Perelman, “Chewies the Goat but Flicks need Hypo”

We probably shouldn’t move on without translating Perelman’s title.  When we came across it, our first guess was that “Chewies” was the name of a goat, but then it can’t be followed by a conjunction.  Once we read the essay, we were able to provide a glossary:

Chewies: the food available in the lobby of a theater

Goat: scapegoat

Flicks: movies (short for “flicker,” which movies once did)

Hypo: stimulus.

You might wonder why a brilliant writer would be obscure, but the problem is that humor depends on vividness, and vividness depends on newness, so Perelman is in the habit of routinely turning every phrase into something hitherto unknown.  The only word here that he actually made up is “chewies,” and he probably pondered a few other possibilities before he chose it.
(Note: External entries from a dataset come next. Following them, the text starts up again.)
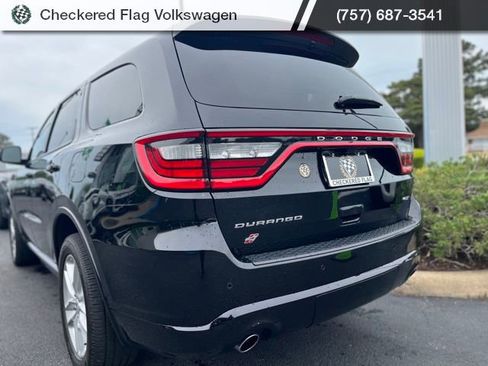 Used 2026 Dodge Durango GT AWD/4WD image 11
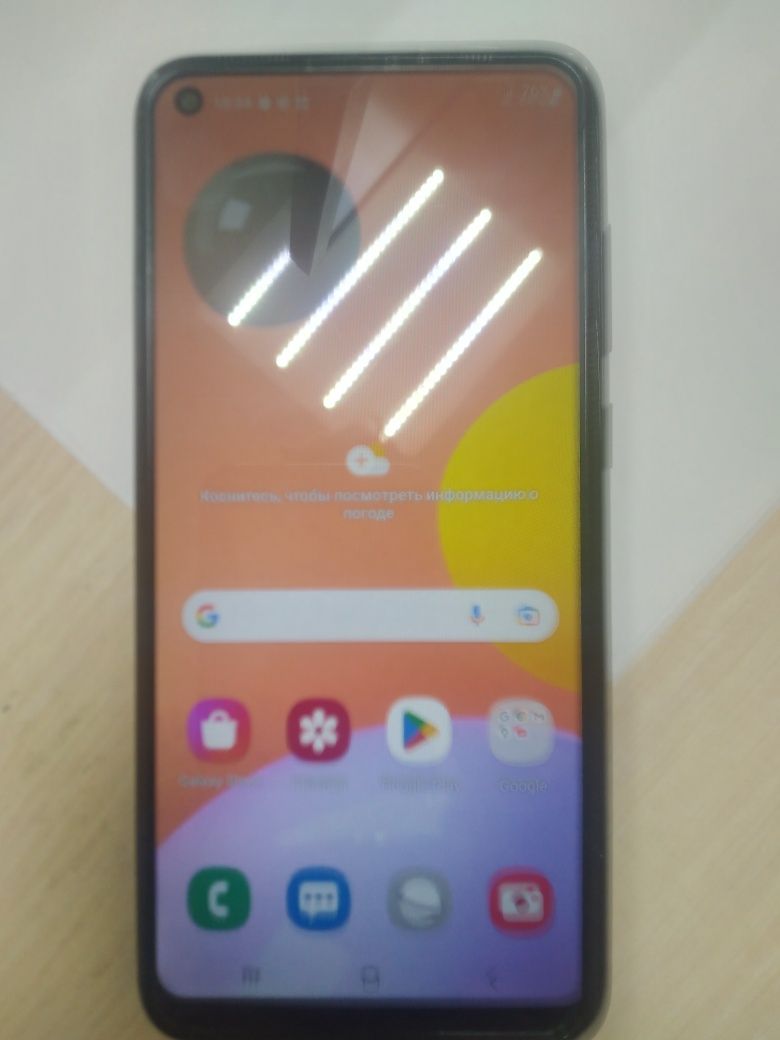 Продам Samsung a11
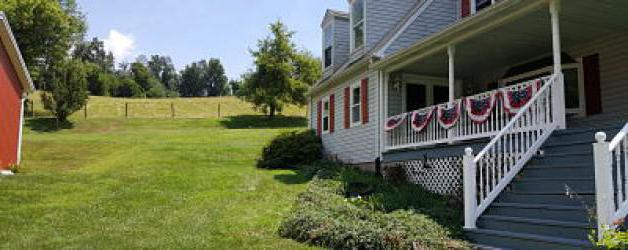 enregistrement de la charge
If they ever put on a clumsy-title derby, Perelman’s will be the odds-on favorite.  And yes, it is kind of fun for an average writer to offer criticisms of a brilliant one.  But if Perelman were here, he would end all criticism by suggesting that we come up with something better.  And no, we’re not going to try.
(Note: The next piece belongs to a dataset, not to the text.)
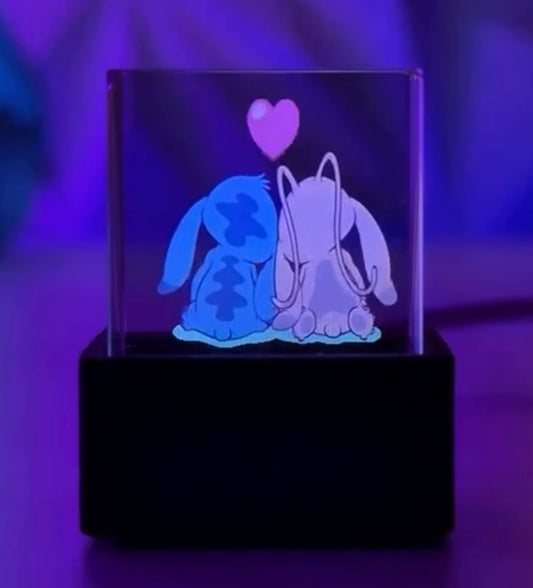 Cube Magique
Here is Dickens taking on the challenge of making fog vivid:

Fog everywhere.  Fog up the river, where it flows among green aits and meadows; fog down the river, where it rolls defiled among the tiers of shipping, and the waterside pollutions of a great (and dirty) city.  Fog on the Essex marshes, fog on the Kentish heights.  Fog creeping into the cabooses of collier-brigs; fog lying out on the yards, and hovering in the rigging of great ships; fog drooping on the gunwales of barges and small boats.  Fog in the eyes and throats of ancient Greenwich pensioners, wheezing by the firesides of their wards; fog in the stem and bowl of the afternoon pipe of the wrathful skipper, down in his close cabin; fog cruelly pinching the toes and fingers of his shivering little ’prentice boy on deck.  Chance people on the bridges peeping over the parapets into a nether sky of fog, with fog all round them, as if they were up in a balloon, and hanging in the misty clouds. 

Bleak House

Most of us would find this is a difficult challenge.  Fog, after all, lacks color, volition, and lively movement.  But Dickens knows that if it is to hold the attention of his reader, his fog cannot by any means be allowed to remain fog-like.  So while other people’s fog pretty much stays in one place, or at best creeps about on little cat feet, Dickens’ fog flows, rolls, creeps, lies, hovers, droops, and even pinches the toes of an apprentice.

And note all the ways in which Dickens has introduced contrast: green meadows/waterside pollution; marshes/heights; great ships/small boats; cabooses of collier-brigs/rigging of great ships.  The collier-brigs remind us that competent writers of fiction choose their words according to how vivid they are, and vividness is in inverse proportion to commonness.  So Dickens will generally give you specific terms whether or not they are likely to be familiar.  Most English-speakers probably don’t know what an “ait” is (an island in a river), just as Germans can’t be counted on to be familiar with its German equivalent (“Werder”).  The terms are rare because they’re in competition with “island”/“Insel,” but their rarity make them lively words even if they may be unfamiliar ones.  And you probably don’t know that a caboose was a small galley or cookhouse on the deck of a small vessel—that usage of the term has pretty much disappeared.  From Dickens’ point of view, however, its rarity makes it a better choice than “galley.”

Remarkably, Dickens brings his passage to life virtually without imagery.  We don’t happen to be great fans of his, but there are few writers with a more profound understanding of how to make language vivid.  Still, this isn’t that hard to learn if you concentrate rigorously on a couple of rules:

Your sentences should be previously unknown to the world.

Most description should rely heavily on imagery, and if the subject itself isn’t alive and exotic, then the imagery should be.  The most exact and literal description of a carpet can’t compare with Twain’s civil war of colors and figures.